Oh, dear, I so poignantly remember when I began to preach, a teenage boy seventeen years of age in my little country church.  I would stand up there in that pulpit with that little congregation of eighteen, and I’d just try my best at that morning hour and just fail so miserably.  I couldn’t say it.  I couldn’t frame the word to pronounce it.  I couldn’t put the sentence together, just try and just fail.  All that Sunday afternoon, I’d spend it somewhere crying, just bow my head and just weep and weep every Sunday afternoon.  Just couldn’t.  But the Lord had called me, and God gave me the grace gift to do it.  And the Lord blesses the service.  God is in the message, and the Lord builds the church, and God sanctifies the appeal.  It’s a grace gift.  It is something God does.  And each one of us, there is a plan, and a place, and a purpose, and a program for you, each one of you.  And when we give ourselves to it, yield to God’s call for us, He blesses you.  He blesses the church, and He honors His name in the earth. 

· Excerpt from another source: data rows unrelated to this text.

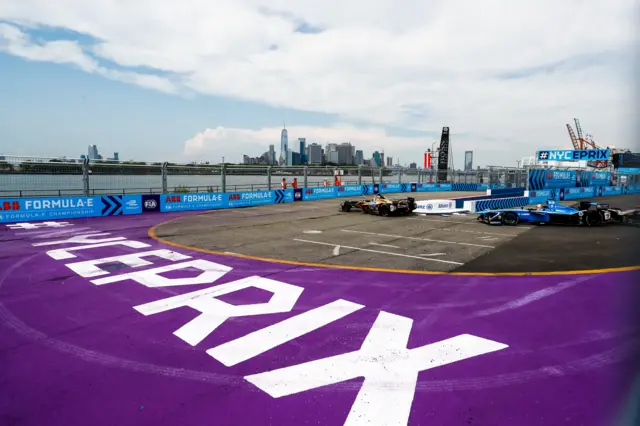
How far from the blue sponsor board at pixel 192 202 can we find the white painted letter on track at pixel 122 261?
12.5 m

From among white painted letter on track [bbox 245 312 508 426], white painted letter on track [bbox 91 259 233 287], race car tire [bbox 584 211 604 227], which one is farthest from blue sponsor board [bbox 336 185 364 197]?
white painted letter on track [bbox 245 312 508 426]

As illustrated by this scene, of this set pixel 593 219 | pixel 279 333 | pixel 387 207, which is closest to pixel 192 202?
pixel 387 207

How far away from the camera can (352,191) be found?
128 feet

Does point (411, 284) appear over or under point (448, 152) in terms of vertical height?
under

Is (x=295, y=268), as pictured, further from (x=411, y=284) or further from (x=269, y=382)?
(x=269, y=382)

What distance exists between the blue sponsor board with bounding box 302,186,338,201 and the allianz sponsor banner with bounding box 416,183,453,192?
17.1 meters

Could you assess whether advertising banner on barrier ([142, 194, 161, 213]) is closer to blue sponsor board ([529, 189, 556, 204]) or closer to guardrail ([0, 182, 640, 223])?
guardrail ([0, 182, 640, 223])

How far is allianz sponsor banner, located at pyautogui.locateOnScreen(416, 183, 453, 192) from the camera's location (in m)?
48.9

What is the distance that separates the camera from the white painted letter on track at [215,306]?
18.3 feet

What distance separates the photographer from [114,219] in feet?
60.9

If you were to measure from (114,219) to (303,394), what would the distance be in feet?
59.3

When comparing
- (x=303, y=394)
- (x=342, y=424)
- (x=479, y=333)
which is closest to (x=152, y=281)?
(x=303, y=394)

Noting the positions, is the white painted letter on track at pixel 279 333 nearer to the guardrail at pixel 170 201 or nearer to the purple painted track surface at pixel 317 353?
the purple painted track surface at pixel 317 353

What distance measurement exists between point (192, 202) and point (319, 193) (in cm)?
1352
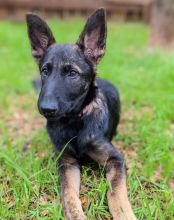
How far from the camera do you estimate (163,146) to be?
4266 mm

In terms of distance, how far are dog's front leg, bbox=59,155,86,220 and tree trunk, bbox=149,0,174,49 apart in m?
5.64

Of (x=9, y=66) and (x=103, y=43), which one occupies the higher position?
(x=103, y=43)

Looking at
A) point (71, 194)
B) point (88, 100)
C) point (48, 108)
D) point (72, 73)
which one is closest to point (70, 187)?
point (71, 194)

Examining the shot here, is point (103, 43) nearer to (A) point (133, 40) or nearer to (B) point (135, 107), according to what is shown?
(B) point (135, 107)

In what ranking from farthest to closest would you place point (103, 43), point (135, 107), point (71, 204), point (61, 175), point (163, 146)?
point (135, 107), point (163, 146), point (103, 43), point (61, 175), point (71, 204)

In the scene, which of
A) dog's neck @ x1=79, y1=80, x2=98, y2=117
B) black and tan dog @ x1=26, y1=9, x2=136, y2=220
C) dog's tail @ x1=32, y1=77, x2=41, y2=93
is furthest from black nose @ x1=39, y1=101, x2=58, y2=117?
dog's tail @ x1=32, y1=77, x2=41, y2=93

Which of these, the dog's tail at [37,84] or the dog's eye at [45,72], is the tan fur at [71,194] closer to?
the dog's eye at [45,72]

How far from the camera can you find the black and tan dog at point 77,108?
3.20 metres

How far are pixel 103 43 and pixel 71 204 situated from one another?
5.05 ft

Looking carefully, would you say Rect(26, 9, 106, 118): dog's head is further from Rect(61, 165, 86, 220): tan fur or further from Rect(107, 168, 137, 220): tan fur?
Rect(107, 168, 137, 220): tan fur

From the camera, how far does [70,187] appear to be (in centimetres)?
328

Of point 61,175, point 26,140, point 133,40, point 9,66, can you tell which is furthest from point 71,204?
point 133,40

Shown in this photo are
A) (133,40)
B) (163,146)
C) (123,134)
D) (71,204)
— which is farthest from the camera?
(133,40)

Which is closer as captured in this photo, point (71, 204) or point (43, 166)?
point (71, 204)
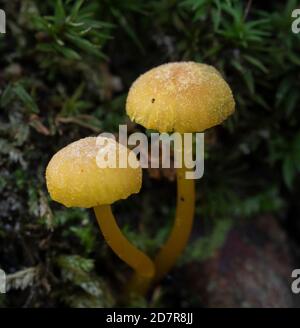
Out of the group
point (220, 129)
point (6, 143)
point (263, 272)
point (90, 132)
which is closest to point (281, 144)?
point (220, 129)

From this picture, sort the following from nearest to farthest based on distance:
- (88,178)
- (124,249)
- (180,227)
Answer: (88,178) → (124,249) → (180,227)

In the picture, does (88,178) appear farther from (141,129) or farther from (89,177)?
(141,129)

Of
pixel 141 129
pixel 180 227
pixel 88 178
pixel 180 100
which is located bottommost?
pixel 180 227

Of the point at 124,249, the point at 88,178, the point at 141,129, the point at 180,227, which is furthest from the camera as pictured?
the point at 141,129

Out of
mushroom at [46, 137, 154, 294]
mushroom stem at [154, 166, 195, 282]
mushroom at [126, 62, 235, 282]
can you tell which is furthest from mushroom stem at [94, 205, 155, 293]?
mushroom at [126, 62, 235, 282]

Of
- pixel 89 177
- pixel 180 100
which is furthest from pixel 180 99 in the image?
pixel 89 177

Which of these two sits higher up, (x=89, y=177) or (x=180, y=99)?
(x=180, y=99)
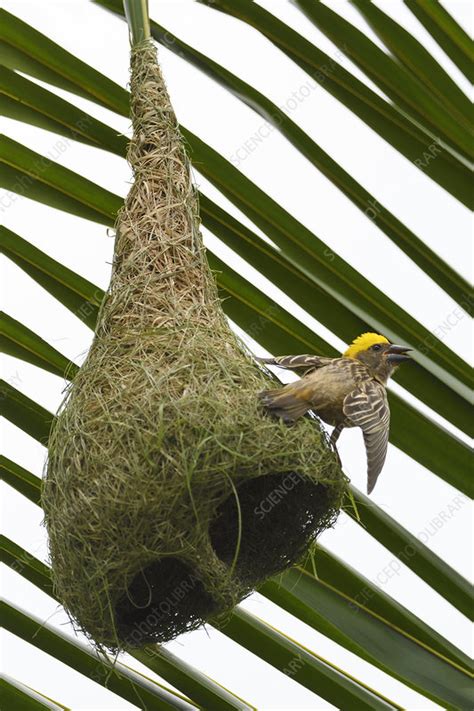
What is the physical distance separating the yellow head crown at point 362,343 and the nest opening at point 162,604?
70 centimetres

Does the Lord speak to you?  Would you answer with your life?  Would you?  In a moment when we stand up to sing, you, "Pastor, God has spoken to me, and I’m coming.  I believe there is a place and a purpose of God in my life, and I’m coming.  I’m giving myself to God’s call, and here I am."  A family you, a couple you, a one somebody you, make the decision to answer with your life now, and in a moment when we stand up to sing, stand up coming.  In the balcony down one of these stairwells, the press of people on this lower floor into the aisle and down to the front, "Here I come, pastor, and here I am."  Make the decision now, and in a moment when you stand up, stand up coming.  "Here I am, Pastor.  Here I come."  Do it now while we stand, while we sing.